The administration of the camp was unusual. Though the SA and SS supplied guards for the facility, the Nazis retained the manager of the Moringen workhouse, Hugo Krack as camp commander. A former schoolteacher, Krack had joined the Nazi party and stormtroopers only five months earlier. Because the Nazis considered women prisoners less of a threat to the regime, Krack was not only trusted with the job, but he also didn’t have to worry about supervision from the SS Inspectorate of Concentration Camps. He ran Moringen more or less as he pleased.

Conditions at the camp were strict and unpleasant, though far less harsh than those at camps run by the SS and SA. The labor hours were long and the food substandard. The guards, though strict, were forbidden from torturing the inmates. The most common punishment given to inmates who misbehaved was suspension of mail, which left many inmates in terror of what was happening to their husbands, fathers or friends who were often inmates in the more dangerous camps. The hardest part of life in the camp was the numbing routine, often made worse by obligation to listen to long propaganda messages.

Hugo Krack, though hardly a heroic figure, did work to secure the early releases of several inmates, including a Jewish woman who subsequently emigrated.

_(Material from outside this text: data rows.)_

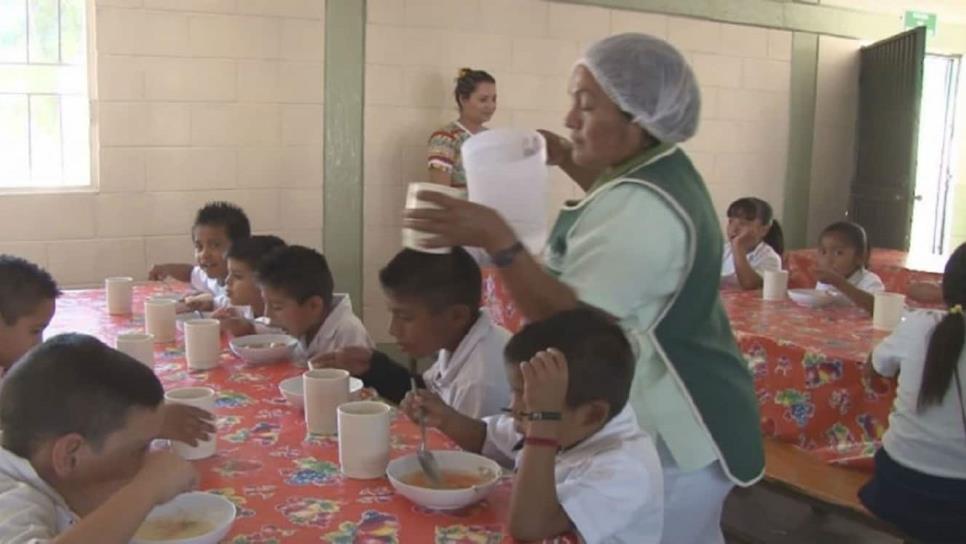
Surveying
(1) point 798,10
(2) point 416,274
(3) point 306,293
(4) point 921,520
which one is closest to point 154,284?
(3) point 306,293

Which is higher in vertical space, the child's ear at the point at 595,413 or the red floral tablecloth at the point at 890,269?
the child's ear at the point at 595,413

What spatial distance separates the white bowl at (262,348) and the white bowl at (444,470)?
2.84ft

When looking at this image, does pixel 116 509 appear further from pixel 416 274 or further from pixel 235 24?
pixel 235 24

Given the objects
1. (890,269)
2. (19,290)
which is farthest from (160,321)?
(890,269)

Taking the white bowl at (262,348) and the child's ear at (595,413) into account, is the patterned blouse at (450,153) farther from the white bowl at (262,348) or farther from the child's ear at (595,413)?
the child's ear at (595,413)

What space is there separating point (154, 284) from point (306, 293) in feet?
4.65

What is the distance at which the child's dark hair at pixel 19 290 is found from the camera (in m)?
1.99

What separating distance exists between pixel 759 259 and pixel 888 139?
2.73m

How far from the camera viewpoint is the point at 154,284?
3646 mm

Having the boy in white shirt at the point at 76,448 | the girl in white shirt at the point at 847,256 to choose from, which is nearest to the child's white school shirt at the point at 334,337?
the boy in white shirt at the point at 76,448

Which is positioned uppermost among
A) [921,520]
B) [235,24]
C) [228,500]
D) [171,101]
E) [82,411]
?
[235,24]

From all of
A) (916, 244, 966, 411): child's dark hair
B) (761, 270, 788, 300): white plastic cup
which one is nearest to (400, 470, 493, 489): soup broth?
(916, 244, 966, 411): child's dark hair

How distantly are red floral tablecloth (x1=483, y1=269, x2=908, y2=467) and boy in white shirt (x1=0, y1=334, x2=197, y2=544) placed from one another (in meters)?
1.60

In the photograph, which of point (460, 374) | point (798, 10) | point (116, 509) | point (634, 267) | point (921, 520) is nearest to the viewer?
point (116, 509)
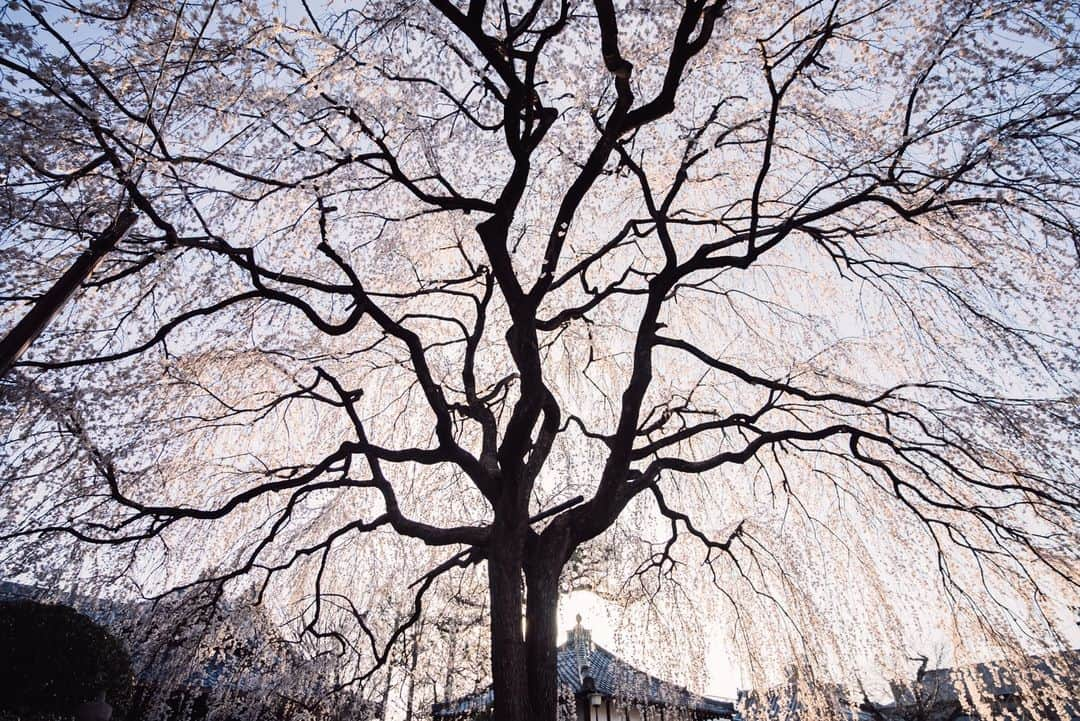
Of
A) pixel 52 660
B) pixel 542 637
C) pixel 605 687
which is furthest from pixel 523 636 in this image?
pixel 605 687

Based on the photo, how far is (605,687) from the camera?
11.5 m

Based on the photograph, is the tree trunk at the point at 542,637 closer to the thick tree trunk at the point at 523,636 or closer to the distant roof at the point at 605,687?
the thick tree trunk at the point at 523,636

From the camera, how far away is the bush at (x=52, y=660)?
17.7 ft

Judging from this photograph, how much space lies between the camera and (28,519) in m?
4.64

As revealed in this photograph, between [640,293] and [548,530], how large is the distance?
3.00m

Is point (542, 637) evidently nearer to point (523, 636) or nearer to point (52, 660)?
point (523, 636)

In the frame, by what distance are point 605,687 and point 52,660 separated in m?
9.39

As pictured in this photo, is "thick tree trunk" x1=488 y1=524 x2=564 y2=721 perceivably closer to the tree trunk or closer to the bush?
the tree trunk

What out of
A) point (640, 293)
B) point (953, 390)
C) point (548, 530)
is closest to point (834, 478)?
point (953, 390)

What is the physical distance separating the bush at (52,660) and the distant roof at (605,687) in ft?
13.8

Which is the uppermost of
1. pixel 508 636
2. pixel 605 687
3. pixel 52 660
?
pixel 605 687

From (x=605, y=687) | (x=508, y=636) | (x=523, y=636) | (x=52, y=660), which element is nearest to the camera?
(x=508, y=636)

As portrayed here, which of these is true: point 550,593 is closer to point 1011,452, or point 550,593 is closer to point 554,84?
point 1011,452

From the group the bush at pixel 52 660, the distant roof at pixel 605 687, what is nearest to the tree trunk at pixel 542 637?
the distant roof at pixel 605 687
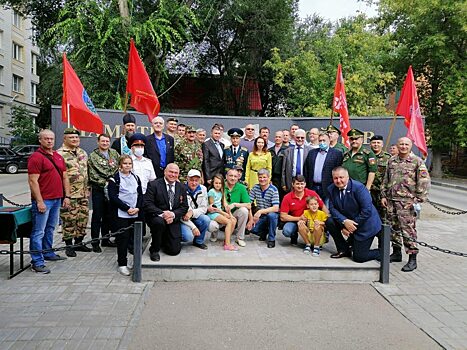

His relatively benign camp management helped him with the courts after the war. It also, however, attracted the attention of Nazi authorities.

Heinrich Himmler inspected the camp personally in 1937, and decided to close Moringen and move its remaining prisoners to Lichtenberg and Ravesnsbrueck, where much crueler conditions awaited them. The Moringen concentration camp was shut down in 1938. It remained closed until 1940, when it was repurposed as a concentration camp for juveniles sentenced to “protective custody”. It retained this role until the end of the war.